Photography Challenges – Part 2

Awhile ago, I posted my first attempts at developing my photography skills. This is my next installment of continuing attempts at improvement.


Zone Ruler

One of the things most emphasised in most tutorials is the need to understand your camera’s dynamic range. This exercise is meant to get you more in-tune with your camera settings as well, and to understand the differences in light and exposure for every change in a full f-stop.

It was quite a challenge to maintain an even exposure with natural light, so I had to experiment with the placement of the 18% grey card and the time of day a few times to get the exposure consistently correct. Eventually, I managed to record values for 11-stops in my camera and combined the results into a zone ruler for my reference.
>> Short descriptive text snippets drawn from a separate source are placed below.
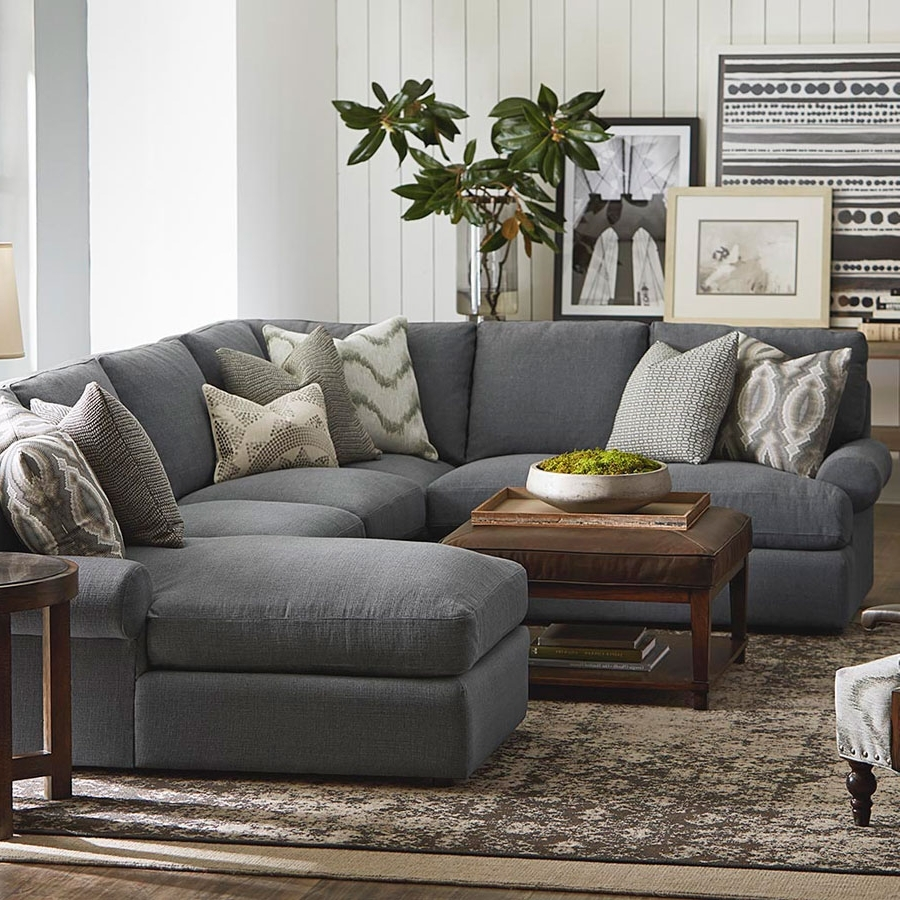 Sectional Sofa: Favorite Cheap U Shaped Sectional Sofas Sectionals Regarding Trendy Huge U Shaped Sectionals (View 18 of 20)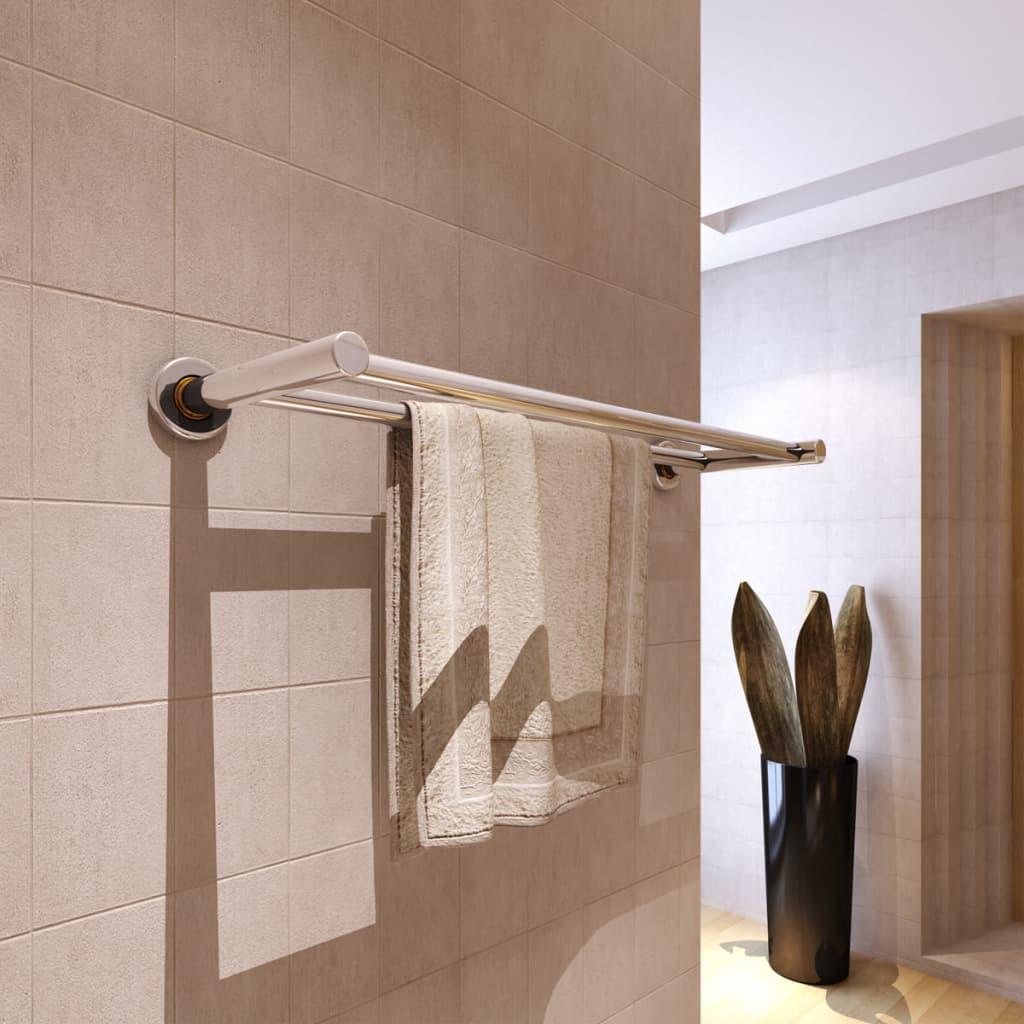 vidaXL Porta asciugamani in acciaio inox 2 barre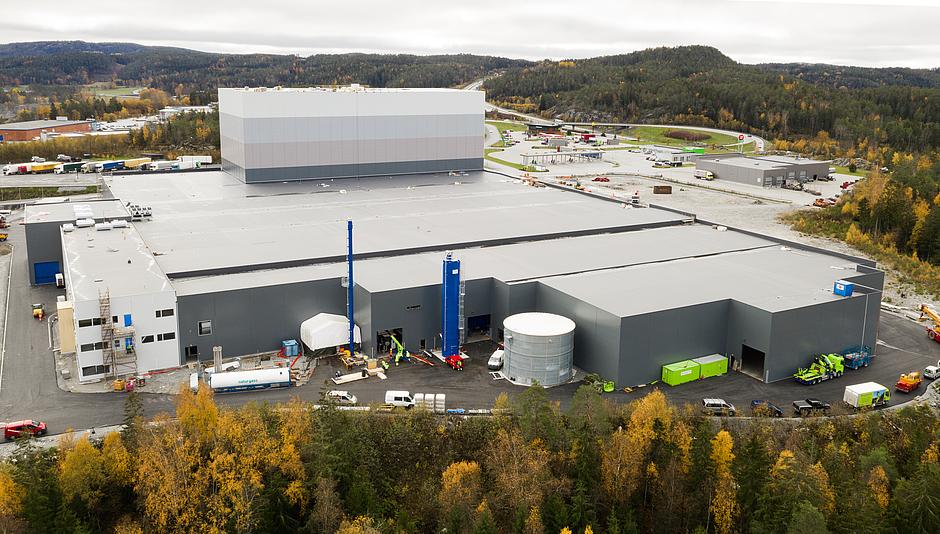 Petersen factory in Halden, Norway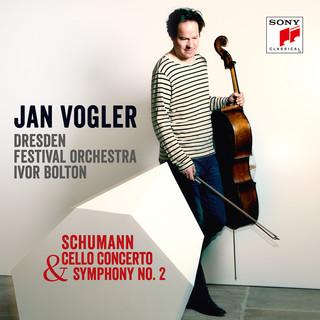 Schumann:Cello Concerto & Symphony No. 2
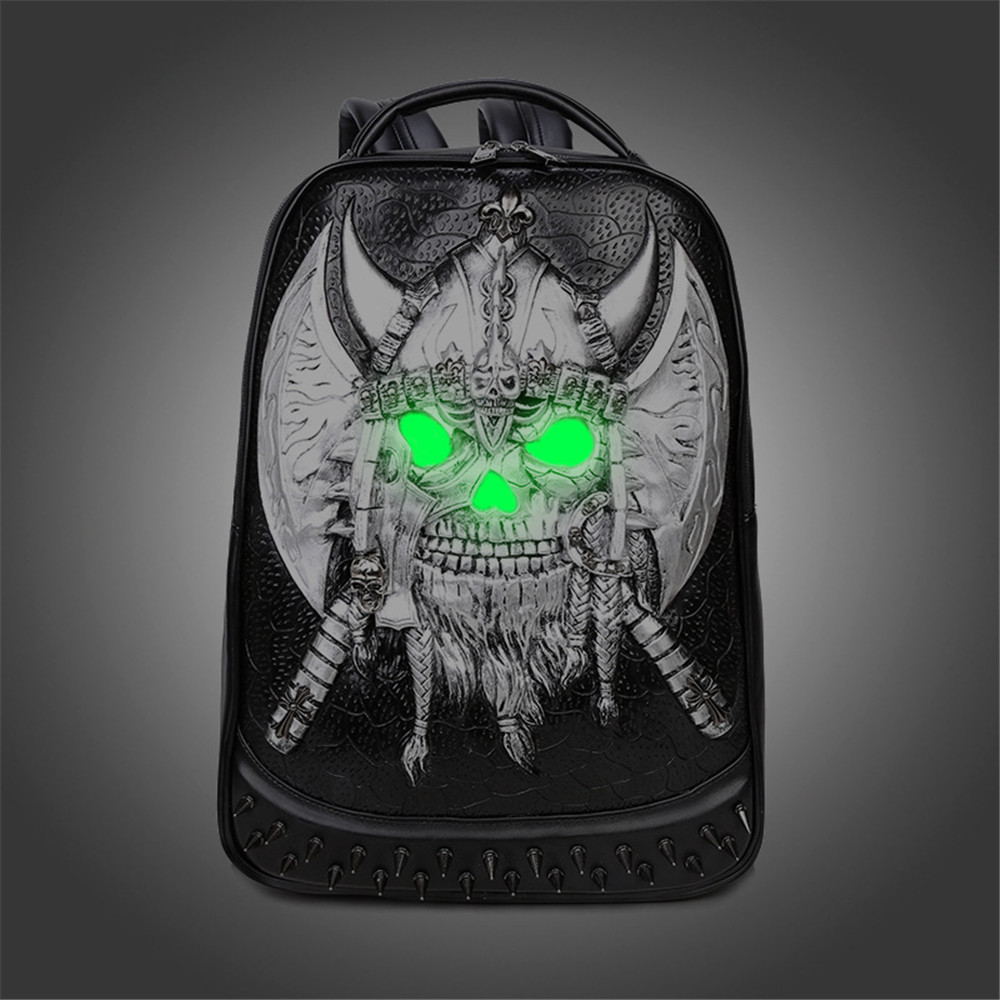 Pirate Pattern Backpack with Axe Design Schoolbag Cool Big PU Daypack pirate attack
I now know that I can overexpose an image up to 3 full f-stops or under expose an image up to 3 f-stops and still retain an appreciable details in the image

My camera's dynamic range plotted in a Zone Ruler
My camera’s dynamic range plotted in a Zone Ruler

The other assignment I had was to photograph 2 different subjects to produce 2 different sets of images – one in high key; one in low key. And then, to ‘save’ the details in the images that were lost to highlights and/or shadows.

Overexposed Image

For this set, I took several photographs of the inside of my washing machine drum. To product a high key image with was pretty simple, as the inside of the drum is evenly shadowed. I only had to take a correctly exposed image and then overexpose it by 2 full f-stops. I then ‘saved’ some of the details lost to highlights by shifting the histogram just a little to the left.

The inside of a washing machine
The inside of a washing machine

Underexposed Image

This was a little more challenging because I just couldn’t find the right subject for the experiment. After hours of hunting all around the neighbourhood I finally found the subject in my own home! Talk about luck.

It was the billowing curtains that gave me the idea actually. I then thought of incorporating the light/shadows of that scene with an inanimate object in shadows. But I felt that the composition lacked something until I spotted my cat sniffing at the bicycle tyre. So I picked him up, placed him in the basket and voila!

Since I focused on my cat, the bicycle itself was much too shadowed. So I had to pull the histogram to the right just a tad. Then I cropped the image to get rid of unwanted distractions and details.